Macbeth Essay Audience: A teacher In the play Macbeth by William Shakespeare, several words recur in the book that portray different ideas, such as night. The usage in Act 2 describes strange things and even murders, while in Act five, usage changes to small talk, such as Good Night etc. Yet another example of this occurs in Act 3, where night usage differs from the previous occurrence. Macbeth uses night as the time when something bizarre and mysterious happens. Throughout the play the word means different things, but a majority of the uses describe negative times or things. In Act II of Macbeth, the word night describes murders and strange times.
An old man says: Three score and ten, I can remember well; / Within the volume of which time I have seen/ hours dreadful and things strange, but this sore night hath trifled former knowings. (Shakespeare, II, iiii, 3 - 6). He has seen it all and this night does not compare to any of which he has seen. Macbeth and Lennox talking about the bad night show yet another example of this negative usage. The night hath been unruly. Where we lay our chimneys have been blown down, / and as they say, lamenting's heard i th air.
Strange screams of death, ... / Some say the earth was feverish and did shake. (Shakespeare II, iii, 55-63). Directly after that, Macbeth says: twas a rough night.
(Shakespeare II, iii, 64). Lennox describes the awful night to Macbeth, who knows all too well because he has just killed the king. Finally, night becomes a topic of everyday conversation such as when Banquo talks to his son and says: How goes the night, boy (Shakespeare II, i, 1). By simply asking his son how it is going, Banquo seems the only person in Act II to not use the word night negatively. When Shakespeare changes the meaning of the word night in Act 2 it creates a transition to Act 5 where the usage stays the same throughout the entire Act. The usage of the word night varie the most in Act 3.
At one point in the Act it describes small talk, such as when Lady Macbeth says A kind good night to all (III, iiii, 21). Or good night everyone. However, night s usage turns very negative when Macbeth says Good things of day begin to droop and drown, / while night s black agents to their pray do rouse. (III, ii, 52-53). Macbeth says that all the good things of day start to die and all the bad things of night emerge. Finally night portrays itself in Act three by describing murders.

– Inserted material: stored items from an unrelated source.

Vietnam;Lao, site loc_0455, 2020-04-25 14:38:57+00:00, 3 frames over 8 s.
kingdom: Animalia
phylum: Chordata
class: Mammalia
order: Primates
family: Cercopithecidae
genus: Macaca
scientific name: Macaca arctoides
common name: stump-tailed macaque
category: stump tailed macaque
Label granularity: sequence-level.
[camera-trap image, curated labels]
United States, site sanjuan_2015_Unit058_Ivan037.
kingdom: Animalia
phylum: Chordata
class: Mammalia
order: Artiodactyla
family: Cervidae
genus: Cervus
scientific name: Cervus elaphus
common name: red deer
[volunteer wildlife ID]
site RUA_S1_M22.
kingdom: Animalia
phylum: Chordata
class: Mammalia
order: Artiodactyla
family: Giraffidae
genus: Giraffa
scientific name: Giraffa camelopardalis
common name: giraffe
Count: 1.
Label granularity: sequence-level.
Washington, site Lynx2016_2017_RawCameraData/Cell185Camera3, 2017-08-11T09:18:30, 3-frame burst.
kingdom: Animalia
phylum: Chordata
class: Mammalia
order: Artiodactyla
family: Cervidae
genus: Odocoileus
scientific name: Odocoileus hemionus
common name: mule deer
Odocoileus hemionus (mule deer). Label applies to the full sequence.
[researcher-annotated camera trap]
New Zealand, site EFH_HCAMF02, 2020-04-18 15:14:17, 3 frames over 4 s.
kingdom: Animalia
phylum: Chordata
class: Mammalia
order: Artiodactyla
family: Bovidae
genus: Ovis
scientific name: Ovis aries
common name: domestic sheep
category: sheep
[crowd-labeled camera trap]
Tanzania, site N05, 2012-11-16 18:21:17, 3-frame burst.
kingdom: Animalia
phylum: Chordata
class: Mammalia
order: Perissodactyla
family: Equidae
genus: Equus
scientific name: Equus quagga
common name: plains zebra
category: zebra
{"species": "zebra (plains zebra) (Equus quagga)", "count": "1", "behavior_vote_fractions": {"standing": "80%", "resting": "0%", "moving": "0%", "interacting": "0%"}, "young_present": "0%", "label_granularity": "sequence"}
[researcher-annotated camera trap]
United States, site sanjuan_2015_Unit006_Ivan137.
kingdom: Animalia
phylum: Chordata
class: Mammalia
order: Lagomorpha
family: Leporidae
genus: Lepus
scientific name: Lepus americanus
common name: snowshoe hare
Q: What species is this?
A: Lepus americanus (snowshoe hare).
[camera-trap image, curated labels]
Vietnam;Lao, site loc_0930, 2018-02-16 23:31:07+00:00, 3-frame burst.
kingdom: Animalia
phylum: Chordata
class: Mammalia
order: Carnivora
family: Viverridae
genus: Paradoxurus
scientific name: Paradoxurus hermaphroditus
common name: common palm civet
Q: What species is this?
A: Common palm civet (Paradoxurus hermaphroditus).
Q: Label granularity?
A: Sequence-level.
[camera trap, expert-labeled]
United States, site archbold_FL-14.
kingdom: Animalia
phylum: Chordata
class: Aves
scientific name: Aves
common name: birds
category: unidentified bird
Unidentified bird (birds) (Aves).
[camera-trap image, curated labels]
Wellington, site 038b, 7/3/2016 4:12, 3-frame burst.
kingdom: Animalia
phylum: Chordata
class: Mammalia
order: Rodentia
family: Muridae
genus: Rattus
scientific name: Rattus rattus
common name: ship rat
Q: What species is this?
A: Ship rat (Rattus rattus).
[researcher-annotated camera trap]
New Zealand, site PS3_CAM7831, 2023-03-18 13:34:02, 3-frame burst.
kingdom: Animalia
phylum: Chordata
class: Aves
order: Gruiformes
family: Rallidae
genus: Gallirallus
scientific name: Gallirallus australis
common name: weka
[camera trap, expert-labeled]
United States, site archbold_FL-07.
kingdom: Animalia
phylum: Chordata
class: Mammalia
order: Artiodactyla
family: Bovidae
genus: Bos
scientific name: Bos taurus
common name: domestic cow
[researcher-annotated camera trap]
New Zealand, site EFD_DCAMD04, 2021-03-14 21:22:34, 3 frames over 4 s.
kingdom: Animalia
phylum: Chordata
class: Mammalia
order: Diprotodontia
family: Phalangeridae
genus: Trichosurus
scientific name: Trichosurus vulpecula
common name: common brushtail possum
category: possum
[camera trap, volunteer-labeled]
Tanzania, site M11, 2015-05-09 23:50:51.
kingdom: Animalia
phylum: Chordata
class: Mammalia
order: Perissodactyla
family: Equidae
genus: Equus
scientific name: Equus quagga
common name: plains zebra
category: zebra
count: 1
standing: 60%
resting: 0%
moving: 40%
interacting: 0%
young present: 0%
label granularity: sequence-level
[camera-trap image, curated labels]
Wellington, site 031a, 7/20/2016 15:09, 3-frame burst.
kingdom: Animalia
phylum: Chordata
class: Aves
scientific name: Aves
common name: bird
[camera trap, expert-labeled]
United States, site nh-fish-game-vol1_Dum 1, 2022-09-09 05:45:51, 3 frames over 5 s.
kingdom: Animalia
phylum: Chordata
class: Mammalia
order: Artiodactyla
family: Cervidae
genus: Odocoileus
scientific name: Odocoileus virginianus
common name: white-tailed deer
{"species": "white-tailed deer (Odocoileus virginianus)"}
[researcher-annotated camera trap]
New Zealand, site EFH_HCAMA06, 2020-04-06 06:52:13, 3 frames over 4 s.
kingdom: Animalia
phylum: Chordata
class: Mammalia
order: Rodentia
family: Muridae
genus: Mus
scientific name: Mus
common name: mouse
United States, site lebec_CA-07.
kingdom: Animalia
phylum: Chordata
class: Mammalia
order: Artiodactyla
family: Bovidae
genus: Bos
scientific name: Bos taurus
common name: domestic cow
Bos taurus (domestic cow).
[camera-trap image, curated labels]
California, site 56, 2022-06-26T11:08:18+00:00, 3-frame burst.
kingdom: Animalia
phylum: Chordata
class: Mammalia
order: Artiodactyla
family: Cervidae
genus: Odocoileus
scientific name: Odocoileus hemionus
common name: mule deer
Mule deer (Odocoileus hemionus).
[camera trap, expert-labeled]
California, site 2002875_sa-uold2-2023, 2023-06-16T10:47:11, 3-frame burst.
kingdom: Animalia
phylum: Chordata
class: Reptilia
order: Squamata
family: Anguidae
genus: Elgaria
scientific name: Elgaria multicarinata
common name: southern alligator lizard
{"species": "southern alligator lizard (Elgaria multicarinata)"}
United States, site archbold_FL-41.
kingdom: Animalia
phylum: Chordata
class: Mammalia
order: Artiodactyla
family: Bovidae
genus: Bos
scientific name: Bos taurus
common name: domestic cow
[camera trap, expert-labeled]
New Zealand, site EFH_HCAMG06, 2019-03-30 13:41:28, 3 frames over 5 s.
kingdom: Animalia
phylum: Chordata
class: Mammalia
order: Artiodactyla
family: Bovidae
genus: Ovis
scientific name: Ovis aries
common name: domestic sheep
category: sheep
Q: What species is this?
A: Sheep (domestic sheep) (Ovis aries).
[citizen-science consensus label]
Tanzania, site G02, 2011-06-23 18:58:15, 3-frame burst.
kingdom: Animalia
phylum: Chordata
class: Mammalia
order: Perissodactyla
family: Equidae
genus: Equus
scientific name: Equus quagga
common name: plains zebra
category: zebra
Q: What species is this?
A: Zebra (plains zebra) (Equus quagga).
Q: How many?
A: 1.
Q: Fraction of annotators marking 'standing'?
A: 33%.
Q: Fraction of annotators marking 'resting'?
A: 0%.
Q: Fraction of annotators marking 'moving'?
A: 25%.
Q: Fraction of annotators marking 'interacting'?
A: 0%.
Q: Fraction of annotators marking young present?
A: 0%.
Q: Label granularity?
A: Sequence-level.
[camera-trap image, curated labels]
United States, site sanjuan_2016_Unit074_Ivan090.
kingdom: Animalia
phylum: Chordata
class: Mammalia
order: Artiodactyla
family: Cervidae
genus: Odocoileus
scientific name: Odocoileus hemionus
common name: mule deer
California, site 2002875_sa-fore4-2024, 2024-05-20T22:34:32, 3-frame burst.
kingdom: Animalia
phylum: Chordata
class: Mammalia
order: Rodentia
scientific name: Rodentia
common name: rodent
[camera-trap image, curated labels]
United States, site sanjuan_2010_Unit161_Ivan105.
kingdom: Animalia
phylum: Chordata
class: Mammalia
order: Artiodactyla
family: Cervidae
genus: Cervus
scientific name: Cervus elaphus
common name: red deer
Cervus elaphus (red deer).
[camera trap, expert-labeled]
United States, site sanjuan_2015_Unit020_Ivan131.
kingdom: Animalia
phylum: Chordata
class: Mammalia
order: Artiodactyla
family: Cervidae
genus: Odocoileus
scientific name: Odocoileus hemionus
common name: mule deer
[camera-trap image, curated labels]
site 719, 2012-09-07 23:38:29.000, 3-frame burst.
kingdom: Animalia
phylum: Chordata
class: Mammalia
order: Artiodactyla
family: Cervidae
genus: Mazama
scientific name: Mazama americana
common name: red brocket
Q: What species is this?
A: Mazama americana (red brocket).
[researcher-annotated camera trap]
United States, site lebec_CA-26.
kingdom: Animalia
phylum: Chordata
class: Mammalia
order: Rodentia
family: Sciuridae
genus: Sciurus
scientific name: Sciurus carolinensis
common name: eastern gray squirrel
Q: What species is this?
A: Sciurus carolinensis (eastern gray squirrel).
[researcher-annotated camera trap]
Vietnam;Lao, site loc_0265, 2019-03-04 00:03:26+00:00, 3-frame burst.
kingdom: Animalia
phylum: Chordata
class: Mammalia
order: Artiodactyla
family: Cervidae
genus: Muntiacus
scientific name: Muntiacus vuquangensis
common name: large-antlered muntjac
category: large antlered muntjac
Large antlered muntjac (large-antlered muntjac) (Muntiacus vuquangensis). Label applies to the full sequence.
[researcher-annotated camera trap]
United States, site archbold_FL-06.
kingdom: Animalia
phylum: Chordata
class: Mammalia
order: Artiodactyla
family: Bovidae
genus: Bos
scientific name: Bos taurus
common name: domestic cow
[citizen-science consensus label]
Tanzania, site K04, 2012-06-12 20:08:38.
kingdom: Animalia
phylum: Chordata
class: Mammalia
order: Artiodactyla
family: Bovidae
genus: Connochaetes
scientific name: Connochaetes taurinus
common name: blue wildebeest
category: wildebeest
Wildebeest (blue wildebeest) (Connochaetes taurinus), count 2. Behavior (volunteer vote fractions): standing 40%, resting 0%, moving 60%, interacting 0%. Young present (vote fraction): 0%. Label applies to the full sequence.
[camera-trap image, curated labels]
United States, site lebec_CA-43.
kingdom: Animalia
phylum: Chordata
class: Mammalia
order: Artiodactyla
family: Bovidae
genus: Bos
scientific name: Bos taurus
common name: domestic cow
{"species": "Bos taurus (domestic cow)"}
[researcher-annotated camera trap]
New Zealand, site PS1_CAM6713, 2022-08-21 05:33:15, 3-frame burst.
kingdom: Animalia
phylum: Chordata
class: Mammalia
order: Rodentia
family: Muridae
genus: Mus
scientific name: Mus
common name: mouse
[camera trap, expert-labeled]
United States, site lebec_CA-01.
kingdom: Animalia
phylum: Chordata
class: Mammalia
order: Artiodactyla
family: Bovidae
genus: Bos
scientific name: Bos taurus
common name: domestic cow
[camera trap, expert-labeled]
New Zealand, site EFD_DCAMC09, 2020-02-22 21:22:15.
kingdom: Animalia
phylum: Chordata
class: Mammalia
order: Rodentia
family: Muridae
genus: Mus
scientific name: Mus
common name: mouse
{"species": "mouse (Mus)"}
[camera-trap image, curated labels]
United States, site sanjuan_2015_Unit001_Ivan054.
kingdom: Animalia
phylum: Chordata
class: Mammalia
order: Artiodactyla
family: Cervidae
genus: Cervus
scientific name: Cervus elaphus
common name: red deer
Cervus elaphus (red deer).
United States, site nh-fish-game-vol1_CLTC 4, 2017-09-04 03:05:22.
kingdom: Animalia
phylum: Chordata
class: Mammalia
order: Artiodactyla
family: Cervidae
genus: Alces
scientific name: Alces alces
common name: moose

Such as when Macbeth says to the murderers that he has hired to kill Banquo, within the hour at most/ I will advice you where to plant yourself's, / a quaint yourselves with the perfect spy o the time/ the moment on t for it must be done to-night (III, i, 128-132). This means Macbeth will tell the murderers what to do and then they will kill Banquo before the night ends. One of the main reasons that the word night varies so much in this Act is that lots of different things happen in different places. Including a dinner party which Macbeth and Lady Macbeth host, ghosts in scene four, and the witches planning for a gathering that will occur in Act 4. In Act 5 the word night s usage remains a topic of everyday discussion throughout the whole Act, making it the one Act that portrays no negative usage of the word night in the whole play.
Although Lady Macbeth is talking in her sleep about a bad night and the Act takes place in the nighttime. The Gentlewoman shows the perfect example of the usage of the word when she says "Good night, good doctor (V, I, 82). Another example shown by the gentlewoman talks about Lady Macbeth s nightgown. It seems strange that Act 5 differs so much in wording then any of the other Acts. Night is just one of many words that recur in the play and have different and interesting meanings.
All books and plays can have deeper meanings if one examines them one word at a time.